Task prompt: All of the data that follows should be output again without any alteration.

***** Exercise inputs

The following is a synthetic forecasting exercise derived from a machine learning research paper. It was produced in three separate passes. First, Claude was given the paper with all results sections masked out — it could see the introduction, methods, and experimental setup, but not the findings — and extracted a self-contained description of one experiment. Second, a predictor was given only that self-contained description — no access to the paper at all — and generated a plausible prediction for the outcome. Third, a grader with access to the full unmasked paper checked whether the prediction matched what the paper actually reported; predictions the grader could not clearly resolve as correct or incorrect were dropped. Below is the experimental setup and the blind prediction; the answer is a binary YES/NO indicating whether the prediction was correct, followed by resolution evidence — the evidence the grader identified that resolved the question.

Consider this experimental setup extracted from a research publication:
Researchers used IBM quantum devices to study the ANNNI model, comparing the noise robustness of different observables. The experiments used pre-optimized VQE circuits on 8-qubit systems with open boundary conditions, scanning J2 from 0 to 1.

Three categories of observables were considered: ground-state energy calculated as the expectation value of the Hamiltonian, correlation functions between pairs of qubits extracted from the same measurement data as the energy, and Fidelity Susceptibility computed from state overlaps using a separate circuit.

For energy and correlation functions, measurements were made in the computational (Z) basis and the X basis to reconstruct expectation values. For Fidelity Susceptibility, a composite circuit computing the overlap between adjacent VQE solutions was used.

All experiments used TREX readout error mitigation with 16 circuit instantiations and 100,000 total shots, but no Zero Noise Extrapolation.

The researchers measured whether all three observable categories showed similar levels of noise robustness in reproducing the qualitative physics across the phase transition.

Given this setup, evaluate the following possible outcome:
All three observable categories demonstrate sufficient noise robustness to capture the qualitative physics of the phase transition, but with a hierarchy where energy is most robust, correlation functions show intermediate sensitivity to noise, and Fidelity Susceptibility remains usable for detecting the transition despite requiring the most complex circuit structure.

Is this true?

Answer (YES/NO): NO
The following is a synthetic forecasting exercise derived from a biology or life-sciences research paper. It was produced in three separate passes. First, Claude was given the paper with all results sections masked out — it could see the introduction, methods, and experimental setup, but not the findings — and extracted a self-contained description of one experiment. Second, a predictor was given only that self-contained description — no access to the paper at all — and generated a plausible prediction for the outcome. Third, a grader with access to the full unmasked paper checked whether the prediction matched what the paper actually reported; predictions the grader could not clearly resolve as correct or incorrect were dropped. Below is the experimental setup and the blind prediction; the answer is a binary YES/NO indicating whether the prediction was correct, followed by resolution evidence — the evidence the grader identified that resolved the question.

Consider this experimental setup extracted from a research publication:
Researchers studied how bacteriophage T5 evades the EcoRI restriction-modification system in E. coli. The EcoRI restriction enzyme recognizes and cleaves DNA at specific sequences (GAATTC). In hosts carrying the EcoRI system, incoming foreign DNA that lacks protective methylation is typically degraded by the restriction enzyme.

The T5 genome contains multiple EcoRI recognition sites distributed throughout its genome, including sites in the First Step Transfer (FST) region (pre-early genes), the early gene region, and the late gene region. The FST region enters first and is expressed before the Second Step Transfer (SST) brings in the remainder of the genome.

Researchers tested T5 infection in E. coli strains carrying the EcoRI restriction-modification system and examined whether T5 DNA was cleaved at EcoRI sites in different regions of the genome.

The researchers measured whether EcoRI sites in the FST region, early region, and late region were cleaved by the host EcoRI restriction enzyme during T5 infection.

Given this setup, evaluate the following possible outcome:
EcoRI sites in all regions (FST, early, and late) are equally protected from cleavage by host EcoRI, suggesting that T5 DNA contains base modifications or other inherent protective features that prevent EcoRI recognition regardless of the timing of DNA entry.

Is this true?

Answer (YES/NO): NO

**********

Output of the exercise:
The following is a synthetic forecasting exercise derived from a machine learning research paper. It was produced in three separate passes. First, Claude was given the paper with all results sections masked out — it could see the introduction, methods, and experimental setup, but not the findings — and extracted a self-contained description of one experiment. Second, a predictor was given only that self-contained description — no access to the paper at all — and generated a plausible prediction for the outcome. Third, a grader with access to the full unmasked paper checked whether the prediction matched what the paper actually reported; predictions the grader could not clearly resolve as correct or incorrect were dropped. Below is the experimental setup and the blind prediction; the answer is a binary YES/NO indicating whether the prediction was correct, followed by resolution evidence — the evidence the grader identified that resolved the question.

Consider this experimental setup extracted from a research publication:
Researchers used IBM quantum devices to study the ANNNI model, comparing the noise robustness of different observables. The experiments used pre-optimized VQE circuits on 8-qubit systems with open boundary conditions, scanning J2 from 0 to 1.

Three categories of observables were considered: ground-state energy calculated as the expectation value of the Hamiltonian, correlation functions between pairs of qubits extracted from the same measurement data as the energy, and Fidelity Susceptibility computed from state overlaps using a separate circuit.

For energy and correlation functions, measurements were made in the computational (Z) basis and the X basis to reconstruct expectation values. For Fidelity Susceptibility, a composite circuit computing the overlap between adjacent VQE solutions was used.

All experiments used TREX readout error mitigation with 16 circuit instantiations and 100,000 total shots, but no Zero Noise Extrapolation.

The researchers measured whether all three observable categories showed similar levels of noise robustness in reproducing the qualitative physics across the phase transition.

Given this setup, evaluate the following possible outcome:
All three observable categories demonstrate sufficient noise robustness to capture the qualitative physics of the phase transition, but with a hierarchy where energy is most robust, correlation functions show intermediate sensitivity to noise, and Fidelity Susceptibility remains usable for detecting the transition despite requiring the most complex circuit structure.

Is this true?

Answer (YES/NO): NO
The following is a synthetic forecasting exercise derived from a biology or life-sciences research paper. It was produced in three separate passes. First, Claude was given the paper with all results sections masked out — it could see the introduction, methods, and experimental setup, but not the findings — and extracted a self-contained description of one experiment. Second, a predictor was given only that self-contained description — no access to the paper at all — and generated a plausible prediction for the outcome. Third, a grader with access to the full unmasked paper checked whether the prediction matched what the paper actually reported; predictions the grader could not clearly resolve as correct or incorrect were dropped. Below is the experimental setup and the blind prediction; the answer is a binary YES/NO indicating whether the prediction was correct, followed by resolution evidence — the evidence the grader identified that resolved the question.

Consider this experimental setup extracted from a research publication:
Researchers studied how bacteriophage T5 evades the EcoRI restriction-modification system in E. coli. The EcoRI restriction enzyme recognizes and cleaves DNA at specific sequences (GAATTC). In hosts carrying the EcoRI system, incoming foreign DNA that lacks protective methylation is typically degraded by the restriction enzyme.

The T5 genome contains multiple EcoRI recognition sites distributed throughout its genome, including sites in the First Step Transfer (FST) region (pre-early genes), the early gene region, and the late gene region. The FST region enters first and is expressed before the Second Step Transfer (SST) brings in the remainder of the genome.

Researchers tested T5 infection in E. coli strains carrying the EcoRI restriction-modification system and examined whether T5 DNA was cleaved at EcoRI sites in different regions of the genome.

The researchers measured whether EcoRI sites in the FST region, early region, and late region were cleaved by the host EcoRI restriction enzyme during T5 infection.

Given this setup, evaluate the following possible outcome:
EcoRI sites in all regions (FST, early, and late) are equally protected from cleavage by host EcoRI, suggesting that T5 DNA contains base modifications or other inherent protective features that prevent EcoRI recognition regardless of the timing of DNA entry.

Is this true?

Answer (YES/NO): NO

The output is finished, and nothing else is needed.